In the view of Paola della Pergola (1959), this painting came from the collection of Cardinal Gregorio Salviati, together with its pendant (inv. no. 249). It entered the Borghese Collection in the 18th century and in fact appears in the 1833 Inventario Fidecommissario, where it is listed as a work by an unknown artist. In contrast to the other painting, all critics – beginning with Xavier Barbier de Montault (1870) – have agreed on the attribution of this panel to Michelangelo Cerquozzi (Venturi 1893; Longhi 1928; Della Pergola 1959); regarding the other Bambocciata, de Montault proposed the name of Philips Wouwerman.

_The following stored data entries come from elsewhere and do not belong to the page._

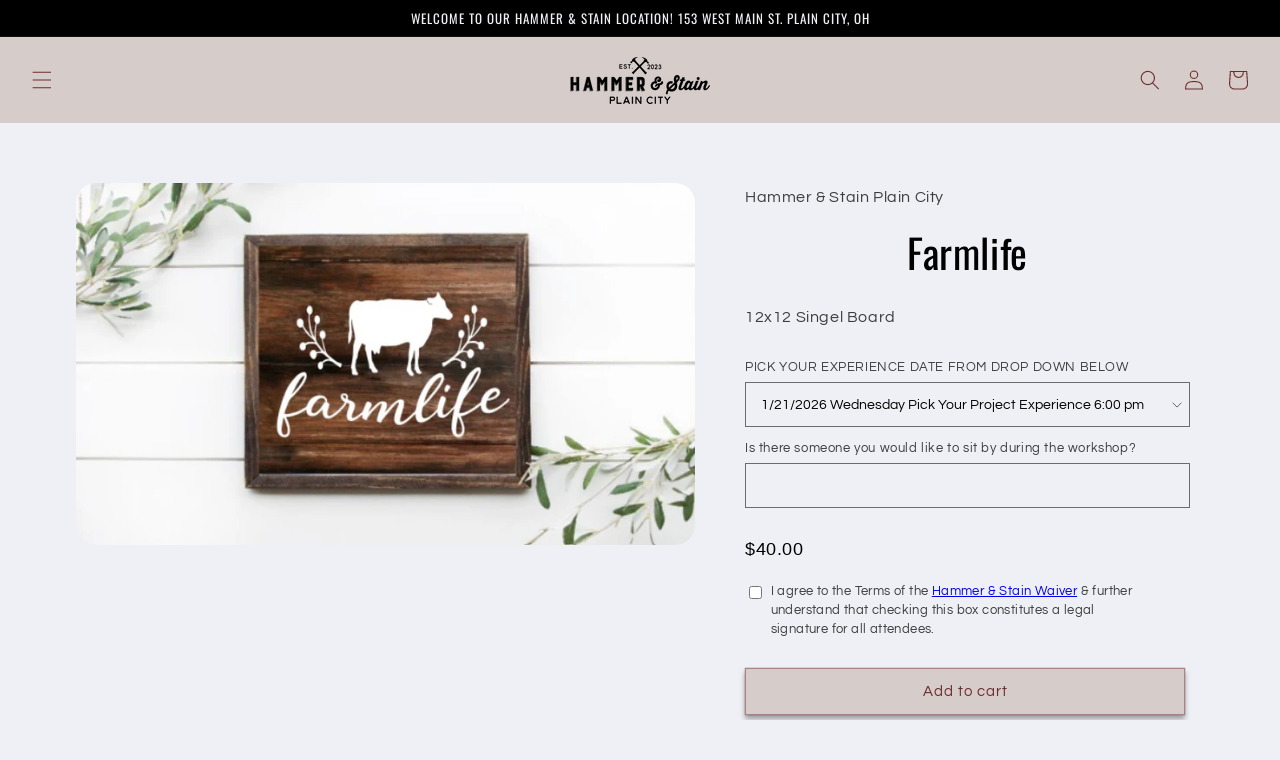

--- FILE ---
content_type: text/css
request_url: https://hammerandstainplaincity.com/cdn/shop/t/2/assets/section-main-product-custom.css?v=82105370786053952491684876727
body_size: -491
content:
input[type=text]:disabled,select:disabled,input[type=radio]:disabled,textarea:disabled{background-color:#f7f7f7}.hidden-field{display:none}.product-form__input .select,.form__label{max-width:37rem}.product-form__input .text-area,.product-form__input input[type=text]{cursor:text}.product-form__input .text-area{padding-top:10px;padding-bottom:10px}.checkbox__label{display:inline-block;max-width:85%}.checkbox__align_top{vertical-align:top}.checkbox__align_middle{vertical-align:middle}.checkbox__align_bottom{vertical-align:bottom}.checkbox__label>p{margin:2px 0}.checkbox-container,.checkbox-container>fieldset{margin:5px 0}
/*# sourceMappingURL=/s/files/1/0045/1474/2345/t/11/assets/section-main-product-custom.css.map?v=1684792666 */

The work in question is indeed consistent with others by the Roman painter. It depicts a group of peasants immersed in the verdant Roman countryside as they pursue their work. In the foreground, a woman, perhaps a fortune-teller, is listening attentively to a man seated in front of her, while a tender young boy observes her from behind. The scene is enriched by a dog and bunches of grapes, figs and a pomegranate on the ground.

Antonio Iommelli




Bibliography
  • X. Barbier de Montault, Les Musées et Galeries de Rome, Rome 1870, p. 357; 
  • G. Piancastelli, Catalogo dei quadri della Galleria Borghese, in Archivio Galleria Borghese, 1891, p. 453; 
  • A. Venturi, Il Museo e la Galleria Borghese, Roma 1893, p. 136; 
  • R. Longhi, Precisioni nelle Gallerie Italiane, I, La R. Galleria Borghese, Roma 1928, p. 200; 
  • P. della Pergola, La Galleria Borghese. I Dipinti, II, Roma 1959, p. 88, n. 123; 
  • C. Stefani, in P. Moreno, C. Stefani, Galleria Borghese, Milano 2000, p. 361; 
  • K. Herrmann Fiore, Galleria Borghese Roma scopre un tesoro. Dalla pinacoteca ai depositi un museo che non ha più segreti, San Giuliano Milanese 2006, p. 87.